Eshleman Ryan, Singh Rahul
IEEE Trans Nanobioscience. 2017 Mar;16(2):140-147. doi: 10.1109/TNB.2017.2667402. Epub 2017 Feb 9.
Identifying the temporal progression of a set of biological samples is crucial for comprehending the dynamics of the underlying molecular interactions. It is often also a basic step in data denoising and synchronization. Finally, identifying the progression order is crucial for problems like cell lineage identification, disease progression, tumor classification, and epidemiology and thus impacts the spectrum of disciplines spanning basic biology, drug discovery, and public health. Current methods that attempt solving this problem, face difficulty when it is necessary to factor-in complex relationships within the data, such as grouping, partial ordering or bifurcating or multifurcating progressions. We propose the notion of cluster spanning trees (CST) that can model both linear as well as the aforementioned complex progression relationships in temporally evolving data.
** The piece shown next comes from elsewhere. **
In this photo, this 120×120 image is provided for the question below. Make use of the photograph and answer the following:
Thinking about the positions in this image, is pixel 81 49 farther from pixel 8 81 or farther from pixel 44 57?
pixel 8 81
Through a number of experimental investigations involving synthetic data sets as well as data sets from the cell cycle, cellular differentiation, phenotypic screening, and genetic variation, we show that the proposed CST approach outperforms existing methods in reconstructing the temporal progression of the data.
识别一组生物样本的时间进程对于理解潜在分子相互作用的动态变化至关重要。它通常也是数据去噪和同步的基本步骤。最后,识别进程顺序对于细胞谱系识别、疾病进展、肿瘤分类和流行病学等问题至关重要,从而影响基础生物学、药物发现和公共卫生等一系列学科。当前试图解决这个问题的方法,在需要考虑数据中的复杂关系时会面临困难,例如分组、部分排序或分叉或多分叉进程。我们提出了簇生成树(CST)的概念,它可以对时间演化数据中的线性以及上述复杂进程关系进行建模。通过一系列涉及合成数据集以及来自细胞周期、细胞分化、表型筛选和基因变异的数据集的实验研究,我们表明所提出的CST方法在重建数据的时间进程方面优于现有方法。